I'm using Perl to highlight errors through my browser as I scan through pages of text. At this point, I want to ensure the text Seq is preceded by a maltese cross and space ✠ , otherwise highlight it. I also want to ignore n>Seq.
PS. If it's easier, I want to ignore > but it will always be n>. In fact, it would always be </span> - whichever is easiest to check for.
Example phrase: ✠ Seq. S. Evangélii sec. Joánnem. — In illo témpore
I'm trying to replace xySeq if xy is NOT a Maltese cross and a space ✠ , AND if xy is NOT the letter n and a greater than symbol n>.

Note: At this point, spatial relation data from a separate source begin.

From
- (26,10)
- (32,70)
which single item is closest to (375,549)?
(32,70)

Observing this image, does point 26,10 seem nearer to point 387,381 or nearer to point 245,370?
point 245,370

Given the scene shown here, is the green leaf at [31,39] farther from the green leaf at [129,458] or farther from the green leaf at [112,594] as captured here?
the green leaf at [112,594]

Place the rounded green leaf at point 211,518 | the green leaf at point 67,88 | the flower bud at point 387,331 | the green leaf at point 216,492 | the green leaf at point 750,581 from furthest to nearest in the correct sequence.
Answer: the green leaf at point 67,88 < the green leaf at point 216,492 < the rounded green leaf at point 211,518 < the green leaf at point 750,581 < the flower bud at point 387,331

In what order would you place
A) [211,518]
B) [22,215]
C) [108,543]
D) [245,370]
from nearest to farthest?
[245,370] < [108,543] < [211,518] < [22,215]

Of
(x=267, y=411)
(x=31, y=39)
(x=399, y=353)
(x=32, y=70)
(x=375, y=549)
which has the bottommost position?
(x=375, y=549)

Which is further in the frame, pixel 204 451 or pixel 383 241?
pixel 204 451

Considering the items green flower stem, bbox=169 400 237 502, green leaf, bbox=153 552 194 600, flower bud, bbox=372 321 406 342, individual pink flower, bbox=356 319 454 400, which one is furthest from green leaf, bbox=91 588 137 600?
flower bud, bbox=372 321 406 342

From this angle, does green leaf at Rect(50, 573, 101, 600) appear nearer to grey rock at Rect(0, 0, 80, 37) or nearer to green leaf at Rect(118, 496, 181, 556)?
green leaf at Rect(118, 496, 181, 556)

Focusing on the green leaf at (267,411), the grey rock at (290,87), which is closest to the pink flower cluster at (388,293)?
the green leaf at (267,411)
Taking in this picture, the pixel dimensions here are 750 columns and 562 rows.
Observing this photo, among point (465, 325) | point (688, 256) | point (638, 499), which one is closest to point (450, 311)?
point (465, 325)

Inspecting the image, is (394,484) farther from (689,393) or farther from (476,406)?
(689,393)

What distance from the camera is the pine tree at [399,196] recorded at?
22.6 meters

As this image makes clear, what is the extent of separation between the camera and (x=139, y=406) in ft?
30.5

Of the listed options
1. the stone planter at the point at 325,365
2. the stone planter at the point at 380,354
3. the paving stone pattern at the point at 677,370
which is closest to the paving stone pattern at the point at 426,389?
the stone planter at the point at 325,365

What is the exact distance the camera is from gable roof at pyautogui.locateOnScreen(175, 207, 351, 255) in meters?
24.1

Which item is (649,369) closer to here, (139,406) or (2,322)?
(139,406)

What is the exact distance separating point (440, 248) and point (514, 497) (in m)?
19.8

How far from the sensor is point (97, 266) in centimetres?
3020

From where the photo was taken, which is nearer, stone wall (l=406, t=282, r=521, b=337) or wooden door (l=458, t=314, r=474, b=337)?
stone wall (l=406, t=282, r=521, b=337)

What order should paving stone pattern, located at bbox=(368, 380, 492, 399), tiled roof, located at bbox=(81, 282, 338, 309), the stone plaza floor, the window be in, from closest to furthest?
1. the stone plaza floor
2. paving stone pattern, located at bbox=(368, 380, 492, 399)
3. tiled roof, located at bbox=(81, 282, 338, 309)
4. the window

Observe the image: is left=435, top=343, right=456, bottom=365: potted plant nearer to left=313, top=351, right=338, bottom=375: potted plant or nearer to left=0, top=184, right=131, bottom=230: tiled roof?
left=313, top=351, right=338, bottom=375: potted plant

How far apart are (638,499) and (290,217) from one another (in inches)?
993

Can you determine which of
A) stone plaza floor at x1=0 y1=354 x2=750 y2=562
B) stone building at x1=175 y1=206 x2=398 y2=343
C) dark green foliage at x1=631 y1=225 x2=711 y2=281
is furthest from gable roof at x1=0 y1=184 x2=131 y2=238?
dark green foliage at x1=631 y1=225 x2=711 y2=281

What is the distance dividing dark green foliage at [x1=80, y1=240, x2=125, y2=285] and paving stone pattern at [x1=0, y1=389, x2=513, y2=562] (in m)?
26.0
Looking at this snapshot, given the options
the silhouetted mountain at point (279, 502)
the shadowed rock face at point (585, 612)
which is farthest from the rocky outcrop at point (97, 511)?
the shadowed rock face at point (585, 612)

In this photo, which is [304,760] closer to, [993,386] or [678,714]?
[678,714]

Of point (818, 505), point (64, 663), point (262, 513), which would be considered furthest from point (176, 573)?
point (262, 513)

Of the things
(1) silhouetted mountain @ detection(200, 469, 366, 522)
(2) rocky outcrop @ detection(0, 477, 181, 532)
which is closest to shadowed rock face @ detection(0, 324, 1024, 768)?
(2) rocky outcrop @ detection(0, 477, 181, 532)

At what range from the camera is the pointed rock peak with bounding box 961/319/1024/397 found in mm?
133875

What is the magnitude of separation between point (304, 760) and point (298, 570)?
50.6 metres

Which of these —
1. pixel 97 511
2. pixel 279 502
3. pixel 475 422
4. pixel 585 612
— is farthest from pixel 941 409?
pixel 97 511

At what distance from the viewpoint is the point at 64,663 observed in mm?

In other words, I don’t want to substitute
✠ Seq
n>Seq
>Seq
</span>Seq
but I do want to replace things like
✠Seq
* Seq
a✠Seq
>aSeq
The following would work if I was just checking for single characters like ✠ or >
my $span_beg = q(<span class='bcy'>); # HTML markup for highlighting
my $span_end = q(</span>);
$phr =~ s/([^✠>]Seq)/$span_beg$1$span_end/g;
but [^✠ >]Seq will naturally only treat the ✠ and the space as one or the other.
I even tried [^(✠\s)>]Seq and a varible [^$var>] but these didn’t work.
I played with (?<!✠\s)Seq but didn't know how to incorporate > or if it was even the right way to go.
I hope this is possible, thanks for all.
Guy
CodePudding user response:
If you always want to tag Seq and exactly two characters before it, a couple of look-behinds might be enough:
s{..(?<!✠\s)(?<!n>)Seq}{$span_beg$&$span_end}g;
Or, with look-ahead:
s{(?!✠\s)(?!n>)..Seq}{$span_beg$&$span_end}g;
CodePudding user response:
This should be more efficient than performing lookaround at every position:
# Doesn't include preceding characters in the span.
s{(✠ |>)?Seq}{ $1 ? $& : "$span_beg$&$span_end" }eg
# Includes two preceding characters in the span.
s{(?:(✠ |>)|..)Seq}{ $1 ? $& : "$span_beg$&$span_end" }seg